La justice pénale des mineurs était jusqu’à septembre dernier régie par la fameuse Ordonnance du 2 février 1945, véritable serpent de mer du droit pénal.
 
Par l’ordonnance n° 2019-950 du 11 septembre 2019, portant partie législative du Code de la justice pénale des mineurs (CJPM), le gouvernement a entériné la disparition de cette ordonnance.
 
Entrant en vigueur le 1er octobre 2020, cette ordonnance vient de faire l’objet d’un projet de loi de ratification présenté en conseil des ministres le 30 octobre 2019.
 
L’objectif annoncé était de simplifier la procédure pénale applicable aux mineurs délinquants, d’accélérer leur jugement pour qu'il soit statué rapidement sur leur culpabilité, de renforcer leur prise en charge par des mesures probatoires adaptées et efficaces avant le prononcé de leur peine, notamment pour les mineurs récidivistes ou en état de réitération et d’améliorer la prise en compte de leurs victimes.
 
Il est évidemment trop tôt pour dire si ces objectifs ont été atteints.
 
On peut cependant constater, dès à présent, que le texte n’est pas véritablement plus simple que l’ordonnance de 1945. Le Code de la justice pénale des mineurs est un texte long (plus de 250 articles) et complexe, qui modifie profondément le droit pénal des mineurs.
 
Certes, le code reprend nombre de dispositions de l’ordonnance du 2 février 1945, mais il apporte d’importants changements, sur le fond comme sur la procédure.

_Extrait de données:_
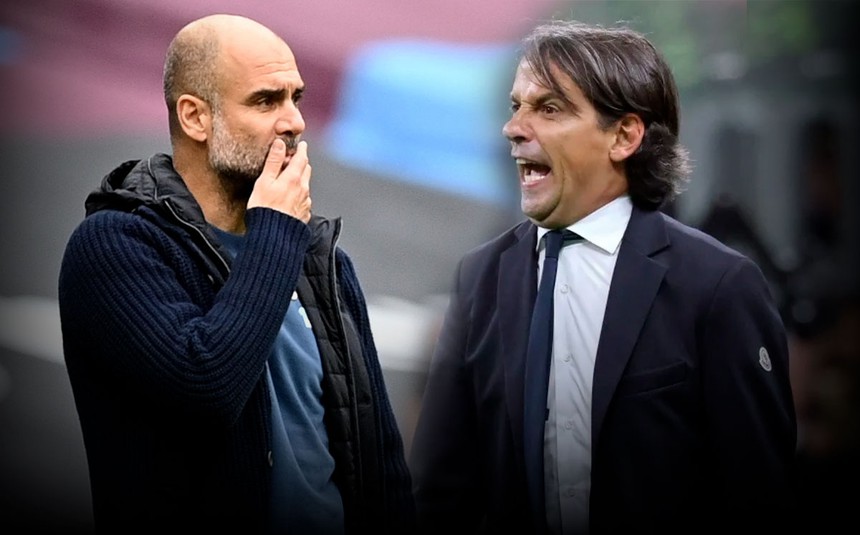 HLV Pep Guardiola chỉ ra cầu thủ hay nhất của Inter, Simone Inzaghi có kế hoạch ngăn chặn Haaland - Ảnh 2.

_Travail demandé:_ Relevez toutes les dates complètes (jour, mois et année) qui figurent dans le texte sur la justice pénale des mineurs. Le matériel ci-dessus ne joue aucun rôle dans cet exercice.

_Votre réponse:_
- 2 février 1945
- 11 septembre 2019
- 1er octobre 2020
- 30 octobre 2019